Teacher hid child porn conviction from board
Ontario College of Teachers moves against York educator after checks revealed U.K. crime
A York Region teacher has been stripped of his certification for failing to reveal child pornography convictions.
The Ontario College of Teachers discipline committee has found Alistair Martin-Smith guilty of misconduct when he failed to disclose criminal convictions relating to child pornography when applying for a long-term occasional teaching position with the York Region District School Board. At his hearing, MartinSmith pled guilty to professional misconduct and his certification and qualification with the organization was revoked immediately.
Although the school board is unable to speak about specific cases and would neither confirm nor deny whether this teacher set foot in a classroom, the board’s recruitment and retention manager, Gail Long, said many teachers are hired on a conditional agreement.
“The full hiring process isn’t complete until the applicant’s vulnerable sector screening is complete and comes back clean and clear,” she said. “If there is a red flag in the results, human resources will take a closer look.”
An item of concern on a screening report would trigger an adjudication process within the human resources department, she added. The issue would be further examined, the applicant may be asked questions for clarification and it is at the discretion of the department whether employment should be approved or denied.

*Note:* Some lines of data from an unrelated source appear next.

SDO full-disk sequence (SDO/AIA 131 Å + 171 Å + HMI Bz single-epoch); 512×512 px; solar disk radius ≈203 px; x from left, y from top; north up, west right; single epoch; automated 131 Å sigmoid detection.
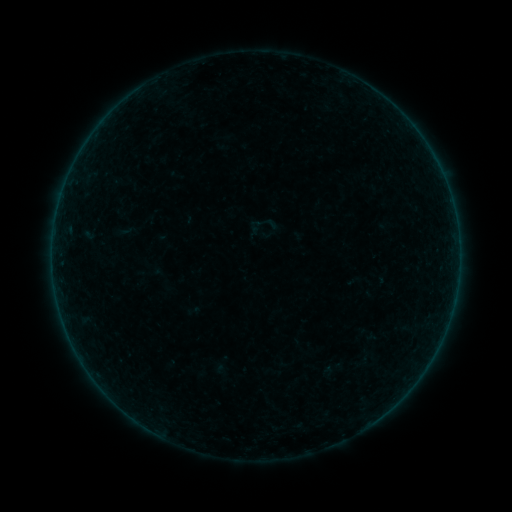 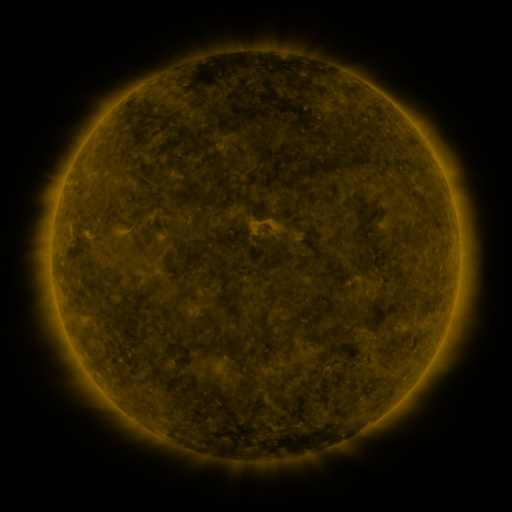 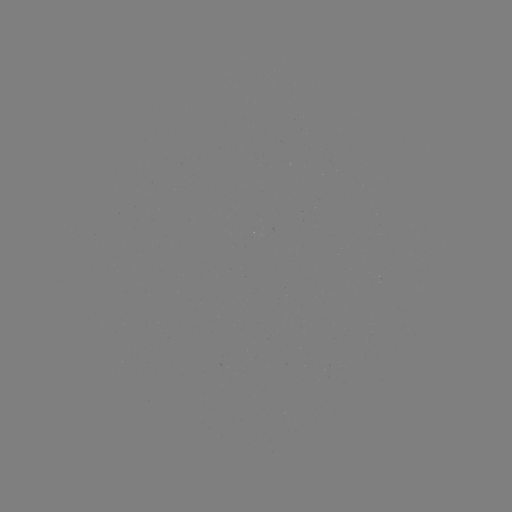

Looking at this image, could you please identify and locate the sigmoid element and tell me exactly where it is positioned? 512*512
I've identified sigmoid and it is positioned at [261, 232].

“Our priority is student safety,” Long said. “We do our due diligence and ensure screening reports are clean and clear before a teacher sets foot in a classroom.” In 2006, Martin- Smith lived and worked in the United Kingdom. He took his laptop into a repair shop where a technician checked the hard drive and found what looked like pornographic images of children, according to the agreed statements of facts released by the Ontario College of Teachers.
The repair shop reported it to police and Martin-Smith was arrested and charged. The images found included more than 1,700 pornographic images and videos of individuals who were or who appeared to be children.
In 2007, he was convicted of one count of taking an indecent photograph and 14 counts of making indecent photographs of children relating to the images he had downloaded from the Internet.
In 2012, he applied for a long-term occasional teacher position with the York Region District School Board. After completing the required paperwork and completing an interim offence declaration, he was hired.
Following consent by Martin-Smith, the York Regional Police and Toronto Police Service proceeded with a reference check and a vulnerability sector screening report, which all board staff must undergo. In 2013, the report uncovered his criminal record in the United Kingdom.
It was decided Martin-Smith’s name would be made public in the college’s monthly publication to act as a deterrent, not only for the applicant himself, but others who may consider providing false or omitting information on applications in the future.